[Stated exercise]: Change every "furthest" in the items below to "farthest" and give them again with nothing else altered. Omit the pictures from your answer.

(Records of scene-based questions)
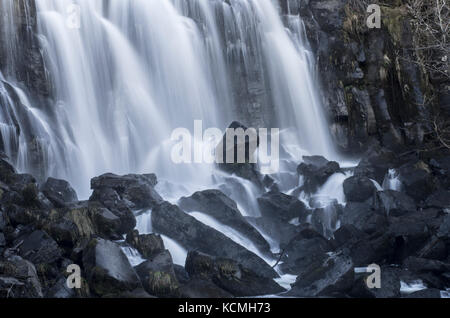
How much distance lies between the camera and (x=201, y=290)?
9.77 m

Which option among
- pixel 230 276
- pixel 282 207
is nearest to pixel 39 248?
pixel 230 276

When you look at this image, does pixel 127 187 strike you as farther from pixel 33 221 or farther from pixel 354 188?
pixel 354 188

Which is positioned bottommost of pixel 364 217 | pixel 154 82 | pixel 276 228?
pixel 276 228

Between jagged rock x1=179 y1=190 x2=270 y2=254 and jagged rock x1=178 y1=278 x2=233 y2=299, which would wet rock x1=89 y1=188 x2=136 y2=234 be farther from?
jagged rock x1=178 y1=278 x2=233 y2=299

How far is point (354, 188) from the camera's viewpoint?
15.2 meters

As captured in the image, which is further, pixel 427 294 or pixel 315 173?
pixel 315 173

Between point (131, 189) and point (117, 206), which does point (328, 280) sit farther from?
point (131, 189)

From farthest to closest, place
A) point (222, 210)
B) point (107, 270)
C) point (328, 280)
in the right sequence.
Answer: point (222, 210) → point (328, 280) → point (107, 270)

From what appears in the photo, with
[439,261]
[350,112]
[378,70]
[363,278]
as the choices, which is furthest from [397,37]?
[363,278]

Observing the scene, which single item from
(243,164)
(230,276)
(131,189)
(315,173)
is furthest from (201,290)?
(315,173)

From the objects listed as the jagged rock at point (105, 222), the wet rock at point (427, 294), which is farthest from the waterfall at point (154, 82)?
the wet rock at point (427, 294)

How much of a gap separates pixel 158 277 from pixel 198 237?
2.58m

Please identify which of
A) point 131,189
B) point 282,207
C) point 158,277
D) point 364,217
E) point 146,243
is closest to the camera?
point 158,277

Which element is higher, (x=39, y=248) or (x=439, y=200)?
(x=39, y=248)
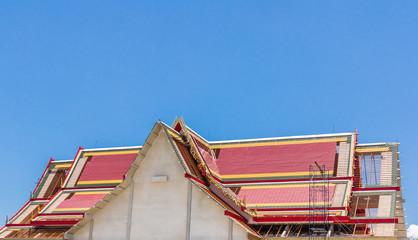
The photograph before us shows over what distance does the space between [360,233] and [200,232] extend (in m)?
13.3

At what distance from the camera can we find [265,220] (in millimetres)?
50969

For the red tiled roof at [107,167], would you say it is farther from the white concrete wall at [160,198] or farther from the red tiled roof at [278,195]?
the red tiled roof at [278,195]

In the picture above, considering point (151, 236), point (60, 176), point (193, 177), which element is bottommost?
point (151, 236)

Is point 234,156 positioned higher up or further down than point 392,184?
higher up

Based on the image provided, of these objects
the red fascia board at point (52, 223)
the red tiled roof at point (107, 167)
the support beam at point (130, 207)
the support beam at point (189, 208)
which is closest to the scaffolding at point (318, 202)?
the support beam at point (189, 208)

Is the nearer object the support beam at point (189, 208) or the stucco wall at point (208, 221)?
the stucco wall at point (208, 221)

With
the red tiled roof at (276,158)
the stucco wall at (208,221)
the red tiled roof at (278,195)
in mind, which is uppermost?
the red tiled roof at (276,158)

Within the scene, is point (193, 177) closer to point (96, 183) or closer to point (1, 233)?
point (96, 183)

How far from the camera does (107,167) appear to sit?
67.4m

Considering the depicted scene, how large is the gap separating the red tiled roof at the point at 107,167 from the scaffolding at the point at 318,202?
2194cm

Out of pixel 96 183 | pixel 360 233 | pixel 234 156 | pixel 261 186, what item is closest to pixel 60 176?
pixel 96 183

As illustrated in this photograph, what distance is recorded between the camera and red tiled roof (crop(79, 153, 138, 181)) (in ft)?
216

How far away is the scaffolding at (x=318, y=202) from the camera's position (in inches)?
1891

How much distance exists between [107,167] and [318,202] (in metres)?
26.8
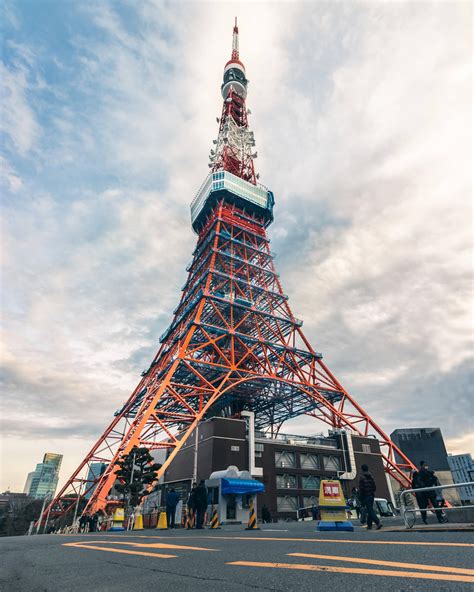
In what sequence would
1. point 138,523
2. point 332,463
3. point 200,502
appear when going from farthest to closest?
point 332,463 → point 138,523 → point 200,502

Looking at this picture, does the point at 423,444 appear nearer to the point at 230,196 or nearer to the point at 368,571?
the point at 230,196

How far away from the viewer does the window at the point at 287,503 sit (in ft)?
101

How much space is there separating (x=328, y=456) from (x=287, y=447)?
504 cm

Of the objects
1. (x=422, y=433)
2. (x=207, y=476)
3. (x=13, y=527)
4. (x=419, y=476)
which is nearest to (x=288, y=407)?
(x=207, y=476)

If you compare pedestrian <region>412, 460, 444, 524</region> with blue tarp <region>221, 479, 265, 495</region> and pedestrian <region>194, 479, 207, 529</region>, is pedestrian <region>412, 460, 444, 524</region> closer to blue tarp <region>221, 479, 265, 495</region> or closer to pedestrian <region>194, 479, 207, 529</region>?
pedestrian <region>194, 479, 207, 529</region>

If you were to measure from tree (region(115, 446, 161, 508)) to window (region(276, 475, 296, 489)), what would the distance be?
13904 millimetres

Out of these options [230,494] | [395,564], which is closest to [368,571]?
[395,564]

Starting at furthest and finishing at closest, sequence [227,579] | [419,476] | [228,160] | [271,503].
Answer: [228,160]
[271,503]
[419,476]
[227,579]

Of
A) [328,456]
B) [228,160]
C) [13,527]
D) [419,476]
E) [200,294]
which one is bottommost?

[Written response]:
How much distance lies between the camera and (x=201, y=290)?
9.77 m

Which option among
- pixel 230 276
- pixel 282 207
is nearest to pixel 39 248?
pixel 230 276

When you look at this image, does pixel 127 187 strike you as farther from pixel 33 221 or farther from pixel 354 188?
pixel 354 188

Which is positioned bottommost of pixel 364 217 | pixel 154 82 | pixel 276 228?
pixel 276 228

Between jagged rock x1=179 y1=190 x2=270 y2=254 and jagged rock x1=178 y1=278 x2=233 y2=299, which would wet rock x1=89 y1=188 x2=136 y2=234 be farther from?
jagged rock x1=178 y1=278 x2=233 y2=299

How far is point (354, 188) from the camera's viewpoint?
15.2 meters

As captured in the image, which is further, pixel 427 294 or pixel 315 173?
pixel 315 173

Between point (131, 189) and point (117, 206), which does point (328, 280) sit farther from?
point (131, 189)

From farthest to closest, place
A) point (222, 210)
B) point (107, 270)
C) point (328, 280)
in the right sequence.
Answer: point (222, 210) → point (328, 280) → point (107, 270)

From what appears in the photo, with
[439,261]
[350,112]
[378,70]
[363,278]
as the choices, which is farthest from [397,37]?
[363,278]

Observing the scene, which single item from
(243,164)
(230,276)
(131,189)
(315,173)
is farthest from (201,290)?
(315,173)

From the objects listed as the jagged rock at point (105, 222), the wet rock at point (427, 294), which is farthest from the waterfall at point (154, 82)?
the wet rock at point (427, 294)

How much of a gap separates pixel 158 277 from pixel 198 237?
2.58m

Please identify which of
A) point 131,189
B) point 282,207
C) point 158,277
D) point 364,217
E) point 146,243
is closest to the camera?
point 158,277

Which element is higher, (x=39, y=248) or (x=439, y=200)?
(x=39, y=248)
The photograph before us shows over what distance does the space between [360,233] and [200,232] extend (in m)?
13.3

At what distance from the camera can we find [265,220] (in millimetres)?
50969

For the red tiled roof at [107,167], would you say it is farther from the white concrete wall at [160,198] or farther from the red tiled roof at [278,195]?
the red tiled roof at [278,195]

In the picture above, considering point (151, 236), point (60, 176), point (193, 177), which element is bottommost?
point (151, 236)

Is point 234,156 positioned higher up or further down than point 392,184?
higher up

Based on the image provided, of these objects
the red fascia board at point (52, 223)
the red tiled roof at point (107, 167)
the support beam at point (130, 207)
the support beam at point (189, 208)
which is closest to the scaffolding at point (318, 202)?
the support beam at point (189, 208)

Is the nearer object the support beam at point (189, 208) or the stucco wall at point (208, 221)?
the stucco wall at point (208, 221)

With
the red tiled roof at (276,158)
the stucco wall at (208,221)
the red tiled roof at (278,195)
in mind, which is uppermost?
the red tiled roof at (276,158)

Within the scene, is point (193, 177) closer to point (96, 183) or closer to point (1, 233)?
point (96, 183)

How far from the camera does (107,167) appear to sit?
67.4m

Considering the depicted scene, how large is the gap separating the red tiled roof at the point at 107,167 from the scaffolding at the point at 318,202?
2194cm

Out of pixel 96 183 | pixel 360 233 | pixel 234 156 | pixel 261 186, what item is closest to pixel 60 176?
pixel 96 183

As illustrated in this photograph, what distance is recorded between the camera and red tiled roof (crop(79, 153, 138, 181)) (in ft)?
216

How far away is the scaffolding at (x=318, y=202) from the camera's position (in inches)?
1891

How much distance exists between [107,167] and [318,202] (in metres)?
26.8
In what sequence would
1. point 138,523
2. point 332,463
3. point 200,502
appear when going from farthest to closest?
point 332,463 → point 138,523 → point 200,502

Looking at this picture, does the point at 423,444 appear nearer to the point at 230,196 or nearer to the point at 368,571?
the point at 230,196

How far away from the viewer does the window at the point at 287,503 sit (in ft)?
101

How much space is there separating (x=328, y=456) from (x=287, y=447)?
504 cm

Of the objects
1. (x=422, y=433)
2. (x=207, y=476)
3. (x=13, y=527)
4. (x=419, y=476)
which is nearest to (x=288, y=407)?
(x=207, y=476)

If you compare pedestrian <region>412, 460, 444, 524</region> with blue tarp <region>221, 479, 265, 495</region> and pedestrian <region>194, 479, 207, 529</region>, is pedestrian <region>412, 460, 444, 524</region> closer to blue tarp <region>221, 479, 265, 495</region> or closer to pedestrian <region>194, 479, 207, 529</region>?
pedestrian <region>194, 479, 207, 529</region>

If you were to measure from tree (region(115, 446, 161, 508)) to window (region(276, 475, 296, 489)), what would the distance be?
13904 millimetres

Out of these options [230,494] | [395,564], which is closest to [368,571]?
[395,564]

Starting at farthest and finishing at closest, sequence [227,579] | [419,476] | [228,160] | [271,503].
Answer: [228,160]
[271,503]
[419,476]
[227,579]

Of
A) [328,456]
B) [228,160]
C) [13,527]
D) [419,476]
E) [200,294]
which one is bottommost?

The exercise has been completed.